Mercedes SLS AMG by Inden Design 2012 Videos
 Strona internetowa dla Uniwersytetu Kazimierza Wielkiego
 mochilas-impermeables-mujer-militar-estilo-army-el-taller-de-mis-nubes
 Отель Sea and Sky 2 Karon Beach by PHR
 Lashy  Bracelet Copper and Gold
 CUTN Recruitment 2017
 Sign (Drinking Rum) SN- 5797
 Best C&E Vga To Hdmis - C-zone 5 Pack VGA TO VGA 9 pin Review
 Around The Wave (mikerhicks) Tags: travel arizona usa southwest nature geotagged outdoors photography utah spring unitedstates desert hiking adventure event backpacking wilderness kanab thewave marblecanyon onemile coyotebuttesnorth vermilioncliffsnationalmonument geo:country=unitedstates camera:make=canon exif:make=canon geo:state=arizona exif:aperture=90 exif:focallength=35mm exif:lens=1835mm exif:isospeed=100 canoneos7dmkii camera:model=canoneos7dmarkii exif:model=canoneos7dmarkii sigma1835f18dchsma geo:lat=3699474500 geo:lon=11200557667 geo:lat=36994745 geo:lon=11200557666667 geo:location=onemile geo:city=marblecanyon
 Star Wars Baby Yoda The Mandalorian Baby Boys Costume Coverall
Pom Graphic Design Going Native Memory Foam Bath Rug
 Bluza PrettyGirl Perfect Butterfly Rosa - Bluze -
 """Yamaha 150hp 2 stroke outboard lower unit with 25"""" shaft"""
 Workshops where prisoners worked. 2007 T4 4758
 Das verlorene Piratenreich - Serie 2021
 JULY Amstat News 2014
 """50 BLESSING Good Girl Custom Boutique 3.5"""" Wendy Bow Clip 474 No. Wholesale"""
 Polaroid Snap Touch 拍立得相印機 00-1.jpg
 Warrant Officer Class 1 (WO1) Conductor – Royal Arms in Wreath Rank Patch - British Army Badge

-- -- --

Action item
Please copy only these lines, exactly: the first line of the records through the line containing "Best C&E Vga", ends included.

Solution to the exercise
Mercedes SLS AMG by Inden Design 2012 Videos
 Strona internetowa dla Uniwersytetu Kazimierza Wielkiego
 mochilas-impermeables-mujer-militar-estilo-army-el-taller-de-mis-nubes
 Отель Sea and Sky 2 Karon Beach by PHR
 Lashy  Bracelet Copper and Gold
 CUTN Recruitment 2017
 Sign (Drinking Rum) SN- 5797
 Best C&E Vga To Hdmis - C-zone 5 Pack VGA TO VGA 9 pin Review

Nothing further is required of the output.